Click for slide show Dan Mica greets GAC attendees with , "Isn’t it great to be in Washington D.C., and isn’t great to be a credit union professional?"--the same warm welcome the outgoing CUNA chief has used during each of his 14 years as CUNA president and CEO. Getting down to business, Mica told his audience that just as the Great Depression of the 1930s created conditions that ultimately resulted in growth, the current difficult economic years will create growth for credit unions. (CUNA photo)
Mica addressed the CUNA board and attendees of the Governmental Affairs Conference during CUNA’s annual general meeting, which took place at Monday morning’s opening session. Among CUNA’s accomplishments in advocacy, Mica noted that CUNA:
* Worked with the leagues to defuse a 21-day requirement on open-ended lending products under the Credit Card Accountability, Responsibility and Disclosures (CARD) Act, convincing Congress to enact a fix clarifying that the law applies only to credit cards; * Worked to lift the borrowing cap for the National Credit Union Administration’s Central Liquidity Fund to $41 billion from $1 billion; * Dealt a blow to Unrelated Business Income Tax (UBIT) by backing Community First CU’s, Appleton, Wis., successful federal court challenge of UBIT; and * Preserved strong congressional relations while helping to defeat cramdown legislation. CUNA maintained its integrity and as a result, Congress "called on us more than ever before," Mica said.

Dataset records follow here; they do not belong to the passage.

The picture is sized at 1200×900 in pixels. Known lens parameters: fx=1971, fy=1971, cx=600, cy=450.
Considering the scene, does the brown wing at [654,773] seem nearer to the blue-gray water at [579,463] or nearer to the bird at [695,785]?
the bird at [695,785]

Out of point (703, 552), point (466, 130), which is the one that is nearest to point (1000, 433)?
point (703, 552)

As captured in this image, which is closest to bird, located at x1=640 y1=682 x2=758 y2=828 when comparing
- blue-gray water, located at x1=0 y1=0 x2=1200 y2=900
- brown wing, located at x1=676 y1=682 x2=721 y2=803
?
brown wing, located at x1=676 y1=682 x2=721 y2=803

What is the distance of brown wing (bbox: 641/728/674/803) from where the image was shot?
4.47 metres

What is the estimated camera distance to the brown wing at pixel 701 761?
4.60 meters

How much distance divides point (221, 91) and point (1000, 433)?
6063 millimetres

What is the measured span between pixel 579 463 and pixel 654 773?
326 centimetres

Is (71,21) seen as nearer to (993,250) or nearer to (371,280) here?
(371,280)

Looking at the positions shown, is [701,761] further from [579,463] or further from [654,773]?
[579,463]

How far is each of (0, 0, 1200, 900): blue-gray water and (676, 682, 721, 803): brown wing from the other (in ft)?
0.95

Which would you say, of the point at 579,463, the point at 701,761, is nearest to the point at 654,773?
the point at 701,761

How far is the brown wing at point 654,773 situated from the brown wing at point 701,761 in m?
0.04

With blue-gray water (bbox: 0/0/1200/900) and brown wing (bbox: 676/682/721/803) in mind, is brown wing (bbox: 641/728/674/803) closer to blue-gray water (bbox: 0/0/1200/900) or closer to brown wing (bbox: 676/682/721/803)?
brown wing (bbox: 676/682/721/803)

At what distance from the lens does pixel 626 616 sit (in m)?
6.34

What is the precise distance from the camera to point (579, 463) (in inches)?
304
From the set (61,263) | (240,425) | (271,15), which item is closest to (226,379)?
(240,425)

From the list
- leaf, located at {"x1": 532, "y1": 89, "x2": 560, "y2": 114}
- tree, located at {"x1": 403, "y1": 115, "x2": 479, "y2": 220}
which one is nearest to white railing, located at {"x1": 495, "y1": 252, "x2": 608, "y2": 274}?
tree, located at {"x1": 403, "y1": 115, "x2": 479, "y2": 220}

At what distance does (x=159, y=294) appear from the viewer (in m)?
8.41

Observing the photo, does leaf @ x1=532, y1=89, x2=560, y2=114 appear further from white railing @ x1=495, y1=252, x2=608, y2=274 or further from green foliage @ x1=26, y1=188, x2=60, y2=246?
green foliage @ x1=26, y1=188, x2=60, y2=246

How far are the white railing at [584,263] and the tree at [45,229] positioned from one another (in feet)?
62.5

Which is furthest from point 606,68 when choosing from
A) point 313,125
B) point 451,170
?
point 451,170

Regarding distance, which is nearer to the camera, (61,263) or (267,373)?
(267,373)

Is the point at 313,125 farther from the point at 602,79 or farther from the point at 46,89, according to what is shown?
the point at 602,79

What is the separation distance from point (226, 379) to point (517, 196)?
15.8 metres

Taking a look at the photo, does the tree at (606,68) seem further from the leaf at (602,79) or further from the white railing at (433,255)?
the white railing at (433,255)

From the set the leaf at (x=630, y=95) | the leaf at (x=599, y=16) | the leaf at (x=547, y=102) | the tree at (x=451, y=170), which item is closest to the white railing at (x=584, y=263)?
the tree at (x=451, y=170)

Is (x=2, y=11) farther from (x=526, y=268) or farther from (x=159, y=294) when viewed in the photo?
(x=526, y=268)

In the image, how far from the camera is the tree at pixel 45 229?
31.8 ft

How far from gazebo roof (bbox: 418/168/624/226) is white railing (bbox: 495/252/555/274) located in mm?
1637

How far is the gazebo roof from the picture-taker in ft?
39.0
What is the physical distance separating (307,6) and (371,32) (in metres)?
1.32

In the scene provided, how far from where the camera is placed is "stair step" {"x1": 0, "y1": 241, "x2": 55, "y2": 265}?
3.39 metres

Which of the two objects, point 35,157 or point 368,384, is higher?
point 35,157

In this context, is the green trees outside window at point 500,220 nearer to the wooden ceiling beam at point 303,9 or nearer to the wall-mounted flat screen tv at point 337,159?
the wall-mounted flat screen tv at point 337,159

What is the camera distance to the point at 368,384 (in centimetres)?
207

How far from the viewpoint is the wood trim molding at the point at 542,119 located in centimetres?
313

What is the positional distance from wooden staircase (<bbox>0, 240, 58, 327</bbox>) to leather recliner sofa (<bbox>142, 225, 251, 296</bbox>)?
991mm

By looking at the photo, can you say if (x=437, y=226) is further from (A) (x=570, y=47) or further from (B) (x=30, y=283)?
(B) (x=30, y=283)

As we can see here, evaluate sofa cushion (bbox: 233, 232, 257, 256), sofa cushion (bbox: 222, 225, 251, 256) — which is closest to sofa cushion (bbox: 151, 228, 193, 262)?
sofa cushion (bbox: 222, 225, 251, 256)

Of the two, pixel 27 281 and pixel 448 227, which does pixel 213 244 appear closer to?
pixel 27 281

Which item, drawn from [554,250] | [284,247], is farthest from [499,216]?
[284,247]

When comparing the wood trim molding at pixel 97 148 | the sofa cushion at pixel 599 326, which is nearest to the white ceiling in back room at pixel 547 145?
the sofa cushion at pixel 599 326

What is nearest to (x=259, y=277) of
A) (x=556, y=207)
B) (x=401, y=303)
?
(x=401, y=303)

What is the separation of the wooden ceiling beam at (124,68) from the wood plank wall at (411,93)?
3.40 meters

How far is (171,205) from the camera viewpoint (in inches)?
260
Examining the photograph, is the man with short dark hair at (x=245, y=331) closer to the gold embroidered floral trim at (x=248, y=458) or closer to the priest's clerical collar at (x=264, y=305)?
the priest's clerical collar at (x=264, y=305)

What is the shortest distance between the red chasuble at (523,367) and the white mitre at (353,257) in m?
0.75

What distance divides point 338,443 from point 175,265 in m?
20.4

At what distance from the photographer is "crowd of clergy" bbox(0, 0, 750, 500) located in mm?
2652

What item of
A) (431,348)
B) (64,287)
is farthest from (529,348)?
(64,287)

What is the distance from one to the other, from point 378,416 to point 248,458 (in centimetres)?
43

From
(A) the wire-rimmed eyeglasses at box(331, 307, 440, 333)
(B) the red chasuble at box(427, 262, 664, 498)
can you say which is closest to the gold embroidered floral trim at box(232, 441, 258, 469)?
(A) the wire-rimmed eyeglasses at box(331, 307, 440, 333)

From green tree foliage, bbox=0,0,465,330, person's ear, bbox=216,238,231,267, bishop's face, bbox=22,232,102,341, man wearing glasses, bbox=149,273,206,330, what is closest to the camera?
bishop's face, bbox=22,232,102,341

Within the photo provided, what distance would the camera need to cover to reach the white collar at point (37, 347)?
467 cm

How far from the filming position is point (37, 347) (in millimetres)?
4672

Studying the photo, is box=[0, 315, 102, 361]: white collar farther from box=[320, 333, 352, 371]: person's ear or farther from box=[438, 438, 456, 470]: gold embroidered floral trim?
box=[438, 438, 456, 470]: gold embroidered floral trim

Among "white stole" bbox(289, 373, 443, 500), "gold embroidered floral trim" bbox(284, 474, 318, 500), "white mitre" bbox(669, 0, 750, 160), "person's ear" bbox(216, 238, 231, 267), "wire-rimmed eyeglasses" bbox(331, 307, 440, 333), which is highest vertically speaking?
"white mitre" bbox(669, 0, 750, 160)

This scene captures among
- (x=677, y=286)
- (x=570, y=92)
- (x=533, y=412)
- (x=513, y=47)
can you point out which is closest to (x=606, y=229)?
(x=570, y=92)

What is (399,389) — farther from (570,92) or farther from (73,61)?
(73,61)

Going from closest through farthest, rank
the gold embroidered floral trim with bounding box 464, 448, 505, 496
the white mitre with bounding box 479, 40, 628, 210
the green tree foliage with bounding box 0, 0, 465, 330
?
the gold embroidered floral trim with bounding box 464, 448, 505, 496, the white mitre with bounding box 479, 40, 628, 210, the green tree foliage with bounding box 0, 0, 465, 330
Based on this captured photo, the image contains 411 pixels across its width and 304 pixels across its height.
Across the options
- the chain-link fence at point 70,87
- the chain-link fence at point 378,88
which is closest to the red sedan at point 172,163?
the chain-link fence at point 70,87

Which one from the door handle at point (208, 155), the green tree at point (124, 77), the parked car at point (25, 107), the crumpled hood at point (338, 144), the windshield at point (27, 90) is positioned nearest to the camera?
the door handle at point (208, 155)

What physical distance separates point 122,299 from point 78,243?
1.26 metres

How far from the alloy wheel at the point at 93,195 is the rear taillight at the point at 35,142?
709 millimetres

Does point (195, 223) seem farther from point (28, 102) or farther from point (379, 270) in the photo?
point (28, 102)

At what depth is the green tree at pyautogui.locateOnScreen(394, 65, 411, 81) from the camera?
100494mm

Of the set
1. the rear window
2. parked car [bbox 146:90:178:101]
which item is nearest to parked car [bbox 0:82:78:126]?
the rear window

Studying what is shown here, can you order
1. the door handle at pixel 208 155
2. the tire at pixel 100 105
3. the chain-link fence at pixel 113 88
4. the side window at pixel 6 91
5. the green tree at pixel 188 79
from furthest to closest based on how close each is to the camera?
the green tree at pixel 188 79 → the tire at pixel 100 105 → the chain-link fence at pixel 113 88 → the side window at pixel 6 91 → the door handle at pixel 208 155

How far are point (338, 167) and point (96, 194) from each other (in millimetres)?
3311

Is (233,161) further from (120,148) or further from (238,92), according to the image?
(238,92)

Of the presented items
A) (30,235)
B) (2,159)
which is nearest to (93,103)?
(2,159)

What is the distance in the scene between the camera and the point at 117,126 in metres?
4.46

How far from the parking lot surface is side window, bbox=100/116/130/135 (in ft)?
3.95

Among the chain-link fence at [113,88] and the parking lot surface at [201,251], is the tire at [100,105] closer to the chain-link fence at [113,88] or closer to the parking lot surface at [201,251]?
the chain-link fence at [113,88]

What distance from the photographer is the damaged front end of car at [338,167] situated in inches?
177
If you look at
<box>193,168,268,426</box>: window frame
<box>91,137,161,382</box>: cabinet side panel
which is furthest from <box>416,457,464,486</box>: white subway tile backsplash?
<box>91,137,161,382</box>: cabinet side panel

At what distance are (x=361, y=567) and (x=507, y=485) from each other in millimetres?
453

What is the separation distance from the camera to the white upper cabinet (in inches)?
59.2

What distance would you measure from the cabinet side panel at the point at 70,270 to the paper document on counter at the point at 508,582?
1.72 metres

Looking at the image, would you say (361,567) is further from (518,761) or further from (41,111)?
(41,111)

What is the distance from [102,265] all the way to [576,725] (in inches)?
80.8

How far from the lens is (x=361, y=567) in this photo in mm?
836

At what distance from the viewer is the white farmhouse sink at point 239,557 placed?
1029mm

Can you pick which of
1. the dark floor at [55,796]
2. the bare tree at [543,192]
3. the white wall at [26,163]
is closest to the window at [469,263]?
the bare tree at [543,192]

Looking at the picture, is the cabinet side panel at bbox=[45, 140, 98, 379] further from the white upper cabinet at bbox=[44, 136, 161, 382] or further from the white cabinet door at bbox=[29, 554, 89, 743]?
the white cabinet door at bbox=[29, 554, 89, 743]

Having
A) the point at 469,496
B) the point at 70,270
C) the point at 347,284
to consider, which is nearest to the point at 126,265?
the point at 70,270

CUNA also successfully kept itself on track financially, despite a grim economy. CUNA projects a positive margin for year-end 2009, he said. CUNA also generated positive press coverage from national news, broadcast and on TV. "Fourteen years ago, 99% of the news [about credit unions] was in the trades," Mica said. Kris Mecham, CUNA board chairman, echoed Mica’s thoughts on the busy and challenging year CUNA has faced. But he also noted another challenge the board has--to find Mica’s replacement. Mica, who began as president/CEO of CUNA in 1996, announced in August that he would step down from his position this year. Mecham said that when he heard Mica was leaving it was "certainly a sad day in my life." However, he assured attendees that the board has a slate of talented individuals from which to pick. "[Mica] has delivered exceptional results," Mecham said. "We are very grateful to [him]."